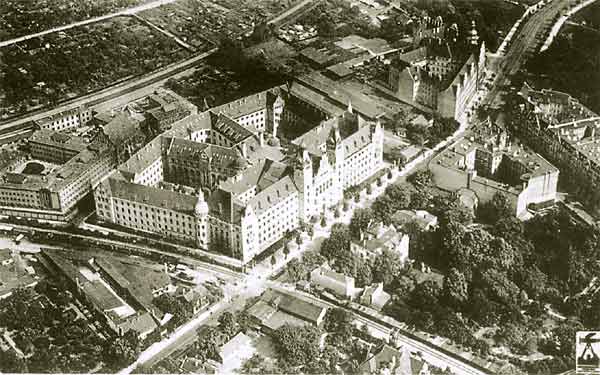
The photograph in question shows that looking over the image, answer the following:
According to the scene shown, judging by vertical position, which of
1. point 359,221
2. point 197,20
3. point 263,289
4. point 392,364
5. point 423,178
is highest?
point 197,20

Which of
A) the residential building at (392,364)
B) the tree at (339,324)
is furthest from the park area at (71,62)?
the residential building at (392,364)

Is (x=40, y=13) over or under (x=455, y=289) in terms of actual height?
over

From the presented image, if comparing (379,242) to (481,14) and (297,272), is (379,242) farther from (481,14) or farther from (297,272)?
(481,14)

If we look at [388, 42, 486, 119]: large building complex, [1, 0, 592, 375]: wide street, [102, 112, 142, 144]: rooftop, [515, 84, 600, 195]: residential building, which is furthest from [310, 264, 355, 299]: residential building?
[388, 42, 486, 119]: large building complex

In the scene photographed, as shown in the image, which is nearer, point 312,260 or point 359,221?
point 312,260

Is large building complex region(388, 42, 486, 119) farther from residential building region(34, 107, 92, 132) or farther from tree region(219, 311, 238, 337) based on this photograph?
tree region(219, 311, 238, 337)

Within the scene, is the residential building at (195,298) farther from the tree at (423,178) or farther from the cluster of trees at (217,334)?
the tree at (423,178)

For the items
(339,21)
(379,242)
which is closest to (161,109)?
(339,21)
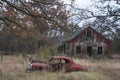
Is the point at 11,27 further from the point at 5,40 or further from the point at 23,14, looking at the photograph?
the point at 5,40

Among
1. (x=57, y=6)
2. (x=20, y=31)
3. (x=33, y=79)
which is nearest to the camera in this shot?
(x=33, y=79)

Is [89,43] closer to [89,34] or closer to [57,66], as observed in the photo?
--*--
» **Problem description**
Please edit the lines above by changing "wide street" to "broad street" and keeping everything else the same. Leave the pictures out of your answer.

» **Task solution**
The photograph in question shows that looking over the image, answer the following:
According to the scene shown, judging by vertical position, which of
1. point 359,221
2. point 197,20
3. point 263,289
4. point 392,364
5. point 423,178
is highest?
point 197,20

Which of
A) the residential building at (392,364)
B) the tree at (339,324)
is furthest from the park area at (71,62)?
the residential building at (392,364)

Is (x=40, y=13) over or under (x=455, y=289) in terms of actual height?
over

From the presented image, if comparing (379,242) to (481,14) and (297,272), is (379,242) farther from (481,14) or farther from (297,272)?
(481,14)

If we look at [388, 42, 486, 119]: large building complex, [1, 0, 592, 375]: broad street, [102, 112, 142, 144]: rooftop, [515, 84, 600, 195]: residential building, which is furthest from [310, 264, 355, 299]: residential building?
[388, 42, 486, 119]: large building complex

In the scene photographed, as shown in the image, which is nearer, point 312,260 or point 359,221?
point 312,260

Is large building complex region(388, 42, 486, 119) farther from residential building region(34, 107, 92, 132) or farther from tree region(219, 311, 238, 337) based on this photograph?
tree region(219, 311, 238, 337)

Within the scene, is the residential building at (195,298) farther from the tree at (423,178) or farther from the cluster of trees at (217,334)?
the tree at (423,178)

For the items
(339,21)
(379,242)
which is closest to (161,109)?
(339,21)
Is the point at 11,27 further from the point at 5,40 or further from the point at 23,14, looking at the photograph?
the point at 5,40

Among
1. (x=57, y=6)
2. (x=20, y=31)
3. (x=33, y=79)
which is nearest to the camera in this shot?
(x=33, y=79)

Is [89,43] closer to [89,34] or closer to [57,66], as observed in the photo?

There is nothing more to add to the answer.